▶ RECORDS SUPPLIED:
━━━━━━━━━━━━━━━━━━━━
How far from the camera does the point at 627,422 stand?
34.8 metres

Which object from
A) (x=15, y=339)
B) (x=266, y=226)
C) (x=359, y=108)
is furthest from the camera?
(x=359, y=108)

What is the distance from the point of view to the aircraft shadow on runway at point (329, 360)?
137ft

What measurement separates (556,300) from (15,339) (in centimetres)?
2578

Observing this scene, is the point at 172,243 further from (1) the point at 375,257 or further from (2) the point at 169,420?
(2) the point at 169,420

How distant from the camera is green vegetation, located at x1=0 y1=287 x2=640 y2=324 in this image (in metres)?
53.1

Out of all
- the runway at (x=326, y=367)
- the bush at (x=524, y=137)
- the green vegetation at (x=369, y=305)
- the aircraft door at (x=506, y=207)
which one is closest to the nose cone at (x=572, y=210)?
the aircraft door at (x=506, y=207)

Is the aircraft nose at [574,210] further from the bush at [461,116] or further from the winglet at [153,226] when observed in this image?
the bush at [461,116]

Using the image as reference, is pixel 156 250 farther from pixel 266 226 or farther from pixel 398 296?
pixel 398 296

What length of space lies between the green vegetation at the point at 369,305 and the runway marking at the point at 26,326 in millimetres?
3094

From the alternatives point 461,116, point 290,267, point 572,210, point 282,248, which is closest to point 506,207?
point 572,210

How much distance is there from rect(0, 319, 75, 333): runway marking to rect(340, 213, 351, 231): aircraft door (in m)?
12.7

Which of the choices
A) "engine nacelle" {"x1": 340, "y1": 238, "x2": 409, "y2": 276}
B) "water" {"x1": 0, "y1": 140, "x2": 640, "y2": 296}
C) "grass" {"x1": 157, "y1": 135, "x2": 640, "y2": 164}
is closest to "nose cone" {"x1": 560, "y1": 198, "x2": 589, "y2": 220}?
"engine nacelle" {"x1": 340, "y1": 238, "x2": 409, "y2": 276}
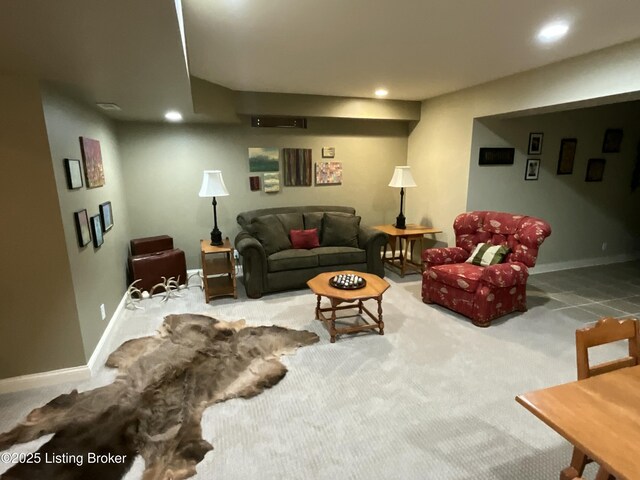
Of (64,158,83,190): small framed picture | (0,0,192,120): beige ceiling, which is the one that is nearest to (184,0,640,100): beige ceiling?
(0,0,192,120): beige ceiling

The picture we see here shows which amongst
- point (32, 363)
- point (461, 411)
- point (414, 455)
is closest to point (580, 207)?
point (461, 411)

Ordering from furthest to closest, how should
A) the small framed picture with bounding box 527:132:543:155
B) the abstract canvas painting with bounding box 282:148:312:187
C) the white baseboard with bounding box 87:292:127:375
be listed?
the abstract canvas painting with bounding box 282:148:312:187 → the small framed picture with bounding box 527:132:543:155 → the white baseboard with bounding box 87:292:127:375

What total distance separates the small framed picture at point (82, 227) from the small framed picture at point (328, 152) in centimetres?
322

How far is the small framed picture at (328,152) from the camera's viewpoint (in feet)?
16.6

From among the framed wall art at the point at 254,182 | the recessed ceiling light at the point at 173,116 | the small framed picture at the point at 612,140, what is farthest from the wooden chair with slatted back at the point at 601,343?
the small framed picture at the point at 612,140

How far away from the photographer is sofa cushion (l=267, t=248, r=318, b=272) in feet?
13.1

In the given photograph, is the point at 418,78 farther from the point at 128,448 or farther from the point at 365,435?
the point at 128,448

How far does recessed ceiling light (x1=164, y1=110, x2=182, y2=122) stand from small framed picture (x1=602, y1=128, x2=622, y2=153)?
5714 mm

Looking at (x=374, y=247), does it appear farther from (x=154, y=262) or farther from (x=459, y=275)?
(x=154, y=262)

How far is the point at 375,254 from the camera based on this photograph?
4359 mm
━━━━━━━━━━━━━━━━━━━━
▶ EXERCISE REQUIREMENTS: Copy out all the data without changing anything, and drop the pictures.

▶ CORRECT RESULT:
How far from the camera does the point at 627,422 stand?
34.8 metres

Which object from
A) (x=15, y=339)
B) (x=266, y=226)
C) (x=359, y=108)
is furthest from the camera?
(x=359, y=108)

What is the distance from the point of view to the aircraft shadow on runway at point (329, 360)?
137ft

What measurement separates (556,300) from (15,339) (in centimetres)?
2578

Observing this scene, is the point at 172,243 further from (1) the point at 375,257 or further from (2) the point at 169,420?
(2) the point at 169,420

How distant from the camera is green vegetation, located at x1=0 y1=287 x2=640 y2=324 in this image (in metres)?
53.1

Out of all
- the runway at (x=326, y=367)
- the bush at (x=524, y=137)
- the green vegetation at (x=369, y=305)
- the aircraft door at (x=506, y=207)
which one is closest to the nose cone at (x=572, y=210)?
the aircraft door at (x=506, y=207)

Is the aircraft nose at [574,210] further from the bush at [461,116] or further from the winglet at [153,226] when observed in this image?
the bush at [461,116]

Using the image as reference, is pixel 156 250 farther from pixel 266 226 or farther from pixel 398 296?
pixel 398 296

What length of space lies between the green vegetation at the point at 369,305 and the runway marking at the point at 26,326 in millimetres?
3094

From the alternatives point 461,116, point 290,267, point 572,210, point 282,248, which is closest to point 506,207?
point 572,210

How much distance is there from rect(0, 319, 75, 333): runway marking to rect(340, 213, 351, 231): aircraft door (in m)?
12.7

Which of the choices
A) "engine nacelle" {"x1": 340, "y1": 238, "x2": 409, "y2": 276}
B) "water" {"x1": 0, "y1": 140, "x2": 640, "y2": 296}
C) "grass" {"x1": 157, "y1": 135, "x2": 640, "y2": 164}
is closest to "nose cone" {"x1": 560, "y1": 198, "x2": 589, "y2": 220}?
"engine nacelle" {"x1": 340, "y1": 238, "x2": 409, "y2": 276}
Of (64,158,83,190): small framed picture | (0,0,192,120): beige ceiling, which is the one that is nearest to (184,0,640,100): beige ceiling?
(0,0,192,120): beige ceiling

The picture we see here shows which amongst
- point (32, 363)
- point (461, 411)
- point (414, 455)
is closest to point (580, 207)?
point (461, 411)

Ordering from furthest to closest, how should
A) the small framed picture with bounding box 527:132:543:155
B) the abstract canvas painting with bounding box 282:148:312:187
C) the white baseboard with bounding box 87:292:127:375
be listed?
the abstract canvas painting with bounding box 282:148:312:187 → the small framed picture with bounding box 527:132:543:155 → the white baseboard with bounding box 87:292:127:375

What total distance separates the small framed picture at point (82, 227) from the small framed picture at point (328, 152) in centimetres?
322

How far is the small framed picture at (328,152) from the camera's viewpoint (in feet)?
16.6

From among the framed wall art at the point at 254,182 | the recessed ceiling light at the point at 173,116 | the small framed picture at the point at 612,140, what is farthest from the wooden chair with slatted back at the point at 601,343?
the small framed picture at the point at 612,140

How far away from the photographer is sofa cushion (l=267, t=248, r=318, b=272) in feet?
13.1

In the given photograph, is the point at 418,78 farther from the point at 128,448 or farther from the point at 365,435?
the point at 128,448

How far does recessed ceiling light (x1=164, y1=110, x2=182, y2=122) stand from small framed picture (x1=602, y1=128, x2=622, y2=153)?
5714 mm

Looking at (x=374, y=247), does it appear farther from (x=154, y=262) or farther from (x=459, y=275)?
(x=154, y=262)

How far is the point at 375,254 from the camera based on this photograph?
4359 mm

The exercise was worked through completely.